Ablation: Optimal Matching vs. Random Matching¶
| Matching | AIME24 Pass@1 | AIME25 Cons@6 |
|---|---|---|
| Random matching | 61.77 | 67.58 |
| Optimal matching | 64.06 | 73.94 |
Highlights & Insights¶
- First application of DETR-style set loss to language modeling: The bipartite matching idea from object detection is elegantly transferred to the problem of reasoning diversity.

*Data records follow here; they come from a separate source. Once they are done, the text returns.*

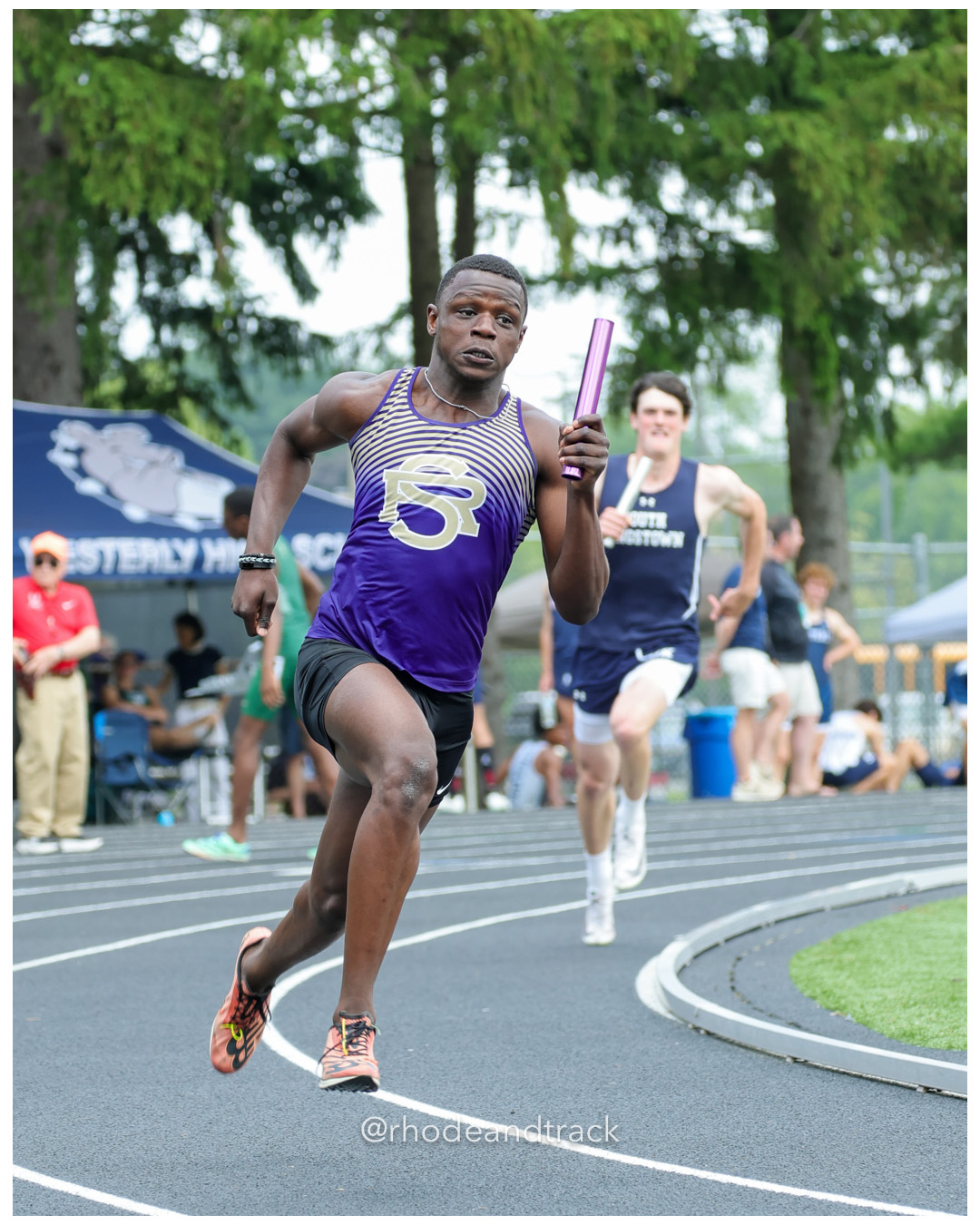 RI 2025 Outdoor Track and Field State Championship - Brown University Stadium - June 8 2025 File: ./250608-2025-rhode-island-outdoor-track-state-championships-622-296A5918 2.jpg RI 2025 Outdoor Track and Field State Championship - Brown University Stadium - June 8 2025 – 2025 RI High School Outdoor Track and Field S…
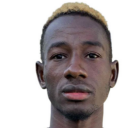 https://img.longzhuzhibou.com.cn/img/football/player/2af35e4c9f6a72902da034c99fd0e86c.jpg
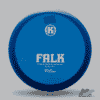 Produktbild Kastaplast 'Falk' (Vorderseite)
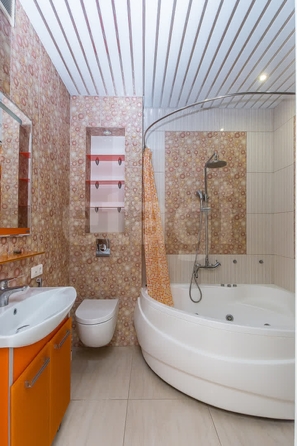 
  Продается 2-комн. квартира 92.5 м². Фото 27.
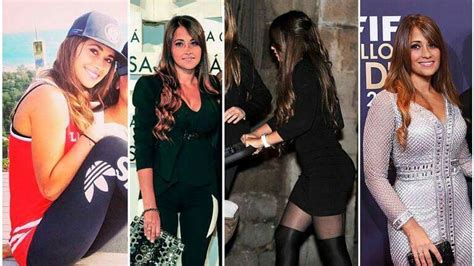 Ontdek de perfecte stockfoto's over antonella roccuzzo en redactionele nieuwsbeelden van getty images kies uit premium antonella roccuzzo van de hoogste kwaliteit. Pin by Gabriella on ANTONELLA ROCCUZZO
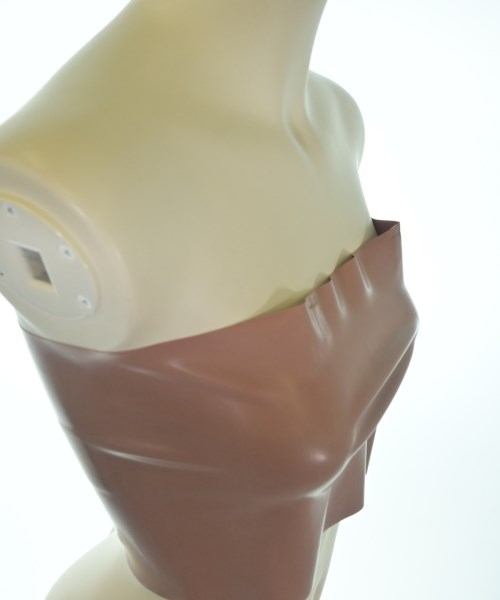 GUCCI（グッチ）ベスト ピンク サイズ:XS レディース/2200612951075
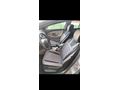 Sahibinden Renault Megane 1.5 dCi Expression 2011 Model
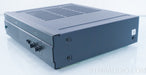 NAD 2100 Stereo Power Amplifier in Factory Box 1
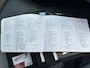 Saab 9-3X 2.0 T Aero XWD in wit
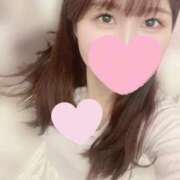 ヒメ日記 2025/03/15 21:55 投稿 はづき ごほうびSPA横浜店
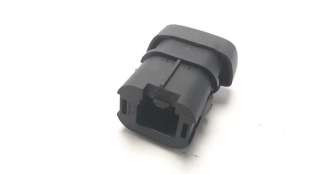 Recambio de warning para ford focus berlina (cap) 2004-2007 1.6 16v cat referencia OEM IAM 4M5T13A350AC   2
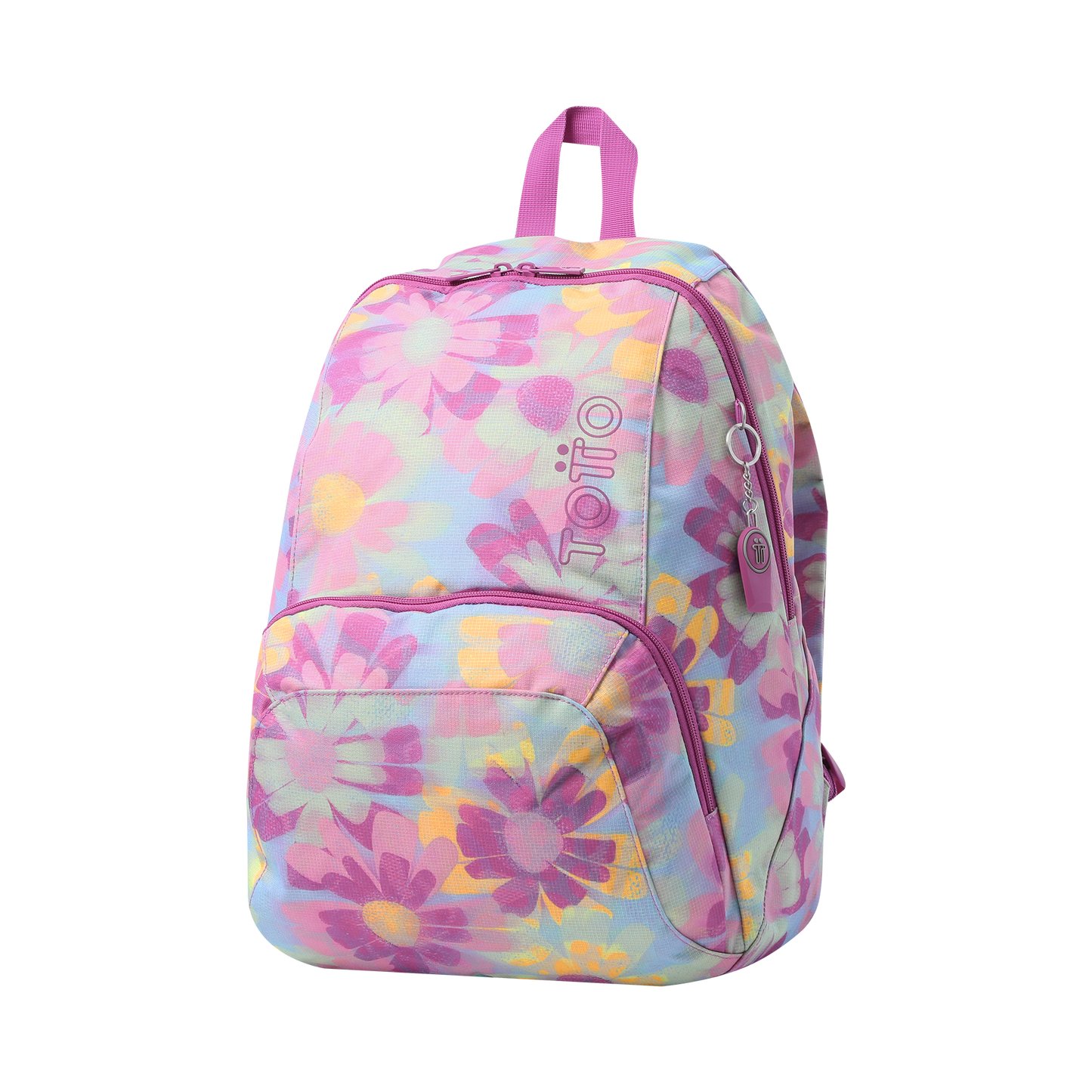 MORRAL OMETTO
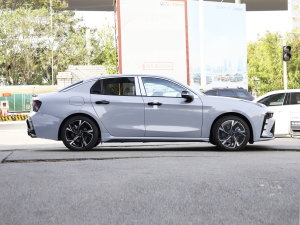 20231.5T EM-F PM ȣң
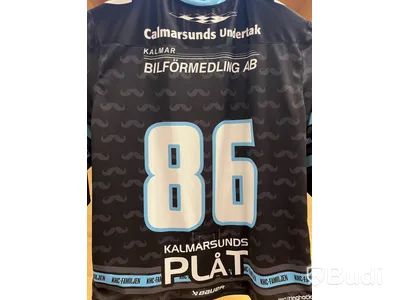 #86 Alla signerar - Mustaschkampen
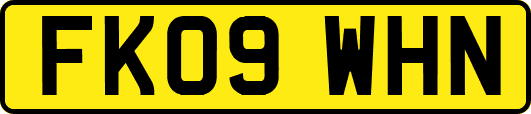 FK09WHN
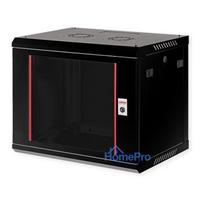 ROLINE 26.21.0284 rack cabinet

- Emergent behavior of global forking tokens: Different
<think i>tokens automatically learn distinct reasoning lengths and strategies without manual specification. - Elegant resolution of mode collapse: Standard SFT causes all control tokens to collapse to the same mode, whereas SSFT preserves diversity.
- Training data efficiency: Significant gains on the 32B model are achieved using only 1K questions, each with 4 reasoning trajectories.
- OOD generalization to code generation: The method transfers effectively to code tasks.
Limitations & Future Work¶
- Thorough validation is limited to the Qwen2.5 series; performance gains on other architectures such as Llama are smaller.
- The matching cost computation introduces additional overhead, though the paper reports its impact to be minimal.
- The diversity of reasoning trajectories depends on the quality of the teacher model.
- The behavior under larger values of \(N\) and \(M\) remains unexplored.
- The GFPO stage uses only a limited number of RL steps; more extensive RL training may yield further gains.
Related Work & Insights¶
| Method | Mechanism | Diversity Guarantee | Extra Annotation | Pass@1 |
|---|---|---|---|---|
| Self-consistency | Temperature sampling + voting | None | No | Low |
| Multiverse | Parallel CoT rewriting | Implicit | Teacher model | Medium |
| Standard SFT (multi-traj.) | Repeated training | Mode collapse | No | Medium |
| SSFT | Set matching loss | Explicit | Teacher trajectories | High |
The bipartite matching + language modeling paradigm has the potential to generalize to other tasks requiring diverse outputs (e.g., translation, multi-solution code generation). Global forking tokens can be viewed as learnable prompts or mode selectors, and bear a conceptual resemblance to mixture-of-experts, but operating at the level of reasoning paths.
Rating¶
- Novelty: ⭐⭐⭐⭐⭐ — Introducing DETR-style set loss into language modeling; the global forking token concept is original.
- Experimental Thoroughness: ⭐⭐⭐⭐ — Multiple benchmarks and sufficient ablations, but limited model diversity.
- Writing Quality: ⭐⭐⭐⭐ — Clear formalization and intuitive figures.
- Value: ⭐⭐⭐⭐ — Provides a novel training paradigm for parallel test-time computation.